# VoiceMeeter Banana Macro Button not working



## archlord2k3 (Oct 17, 2019)

when I start my game the macro stops working but when I click out of the game the macro starts to work again
ive tried running macro buttons as admin and other stuff but doesnt seem to work 

does anyone have any info on this because i can seem to find anything


----------



## apomicter (May 24, 2020)

I don't have an answer for you...

But maybe I am having a similar problem.  I have setup the Voicemeeter macros to recieve a midi command from my controller and send a keyboard shortcut.  But OBS only seems to respond to the shortcut when OBS is on top.  Is there a setting that I am missing?


----------



## JasperKuiper (Dec 17, 2020)

Did you find a solution, because I have the similar if not same problem.

In OBS Studio I've assigned keyboard shortcuts (eg CTRL+ALT+SHIFT+1). This works from the keyboard all the time.
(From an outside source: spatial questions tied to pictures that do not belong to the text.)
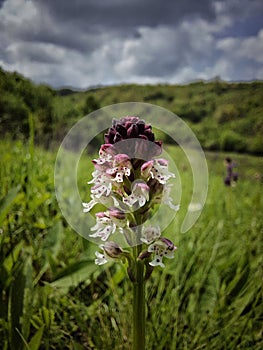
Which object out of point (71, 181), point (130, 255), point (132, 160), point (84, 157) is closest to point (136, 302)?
point (130, 255)

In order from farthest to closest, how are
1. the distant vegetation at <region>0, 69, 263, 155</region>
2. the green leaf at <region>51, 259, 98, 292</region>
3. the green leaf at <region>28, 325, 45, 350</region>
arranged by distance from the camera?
the distant vegetation at <region>0, 69, 263, 155</region> < the green leaf at <region>51, 259, 98, 292</region> < the green leaf at <region>28, 325, 45, 350</region>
I'm also using an Akai APC mini as a midi input device. Keystrokes on the Akai are registered correctly by VM Macro buttons. 
VM Macro buttons then does a "System.KeyPress("CTRL+ALT+SHIFT+1");". 
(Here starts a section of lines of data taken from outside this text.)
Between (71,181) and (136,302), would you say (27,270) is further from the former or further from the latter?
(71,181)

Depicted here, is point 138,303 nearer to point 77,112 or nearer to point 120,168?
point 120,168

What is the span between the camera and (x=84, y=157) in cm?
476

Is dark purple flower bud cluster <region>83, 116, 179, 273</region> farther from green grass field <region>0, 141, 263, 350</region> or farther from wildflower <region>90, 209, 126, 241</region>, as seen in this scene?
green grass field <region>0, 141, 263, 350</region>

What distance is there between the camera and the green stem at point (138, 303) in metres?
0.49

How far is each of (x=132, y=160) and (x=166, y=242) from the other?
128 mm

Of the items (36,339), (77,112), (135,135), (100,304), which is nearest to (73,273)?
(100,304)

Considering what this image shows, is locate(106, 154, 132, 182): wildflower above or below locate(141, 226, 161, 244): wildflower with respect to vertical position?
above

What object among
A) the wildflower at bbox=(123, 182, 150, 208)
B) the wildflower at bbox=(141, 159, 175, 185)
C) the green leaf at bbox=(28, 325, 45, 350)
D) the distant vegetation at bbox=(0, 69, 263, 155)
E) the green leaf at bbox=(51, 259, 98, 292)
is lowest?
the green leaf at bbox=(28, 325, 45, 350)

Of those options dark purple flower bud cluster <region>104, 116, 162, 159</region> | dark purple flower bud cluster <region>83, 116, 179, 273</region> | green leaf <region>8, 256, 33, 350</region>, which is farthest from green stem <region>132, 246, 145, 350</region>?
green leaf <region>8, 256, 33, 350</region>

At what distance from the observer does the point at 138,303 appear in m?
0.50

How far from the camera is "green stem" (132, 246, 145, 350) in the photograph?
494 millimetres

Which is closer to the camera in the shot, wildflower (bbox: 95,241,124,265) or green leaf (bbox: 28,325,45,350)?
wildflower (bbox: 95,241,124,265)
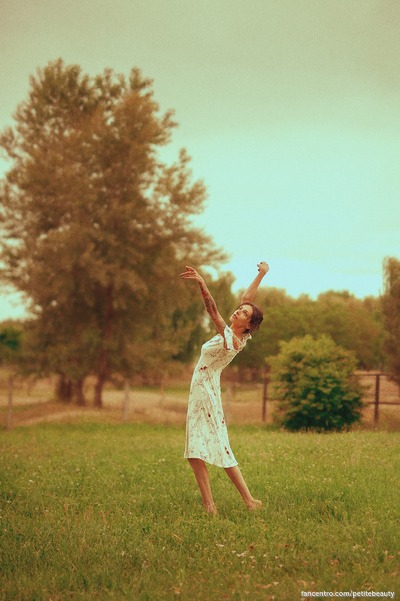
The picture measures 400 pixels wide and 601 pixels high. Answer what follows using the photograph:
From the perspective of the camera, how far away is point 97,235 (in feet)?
88.9

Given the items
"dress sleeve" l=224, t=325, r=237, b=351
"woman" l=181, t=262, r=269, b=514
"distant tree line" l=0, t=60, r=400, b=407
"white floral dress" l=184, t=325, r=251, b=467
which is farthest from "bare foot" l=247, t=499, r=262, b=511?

This works great when OBS Studio is active. 
However, while working in another program, it will not work. Putting OBS "always on top" (foreground) does not help either (working on multiple monitors so OBS isn't in the way).


----------



## JasperKuiper (Dec 17, 2020)

SOLVED:
(don't let the timestamps fool you, it took me way longer than 20 minutes to figure it out)

The solution is *NOT* to use System.KeyPress in the "Request for Button ON / Trigger IN" box.
Instead, use *System.KeyDown*.
Then use *System.KeyUp* in the "Request for Button OFF / Trigger OUT" box, using the same keyboard shortcut combination.





NB the System.SendMidi commands are used to change LED color on the MIDI-controller, not relevant to this case.


----------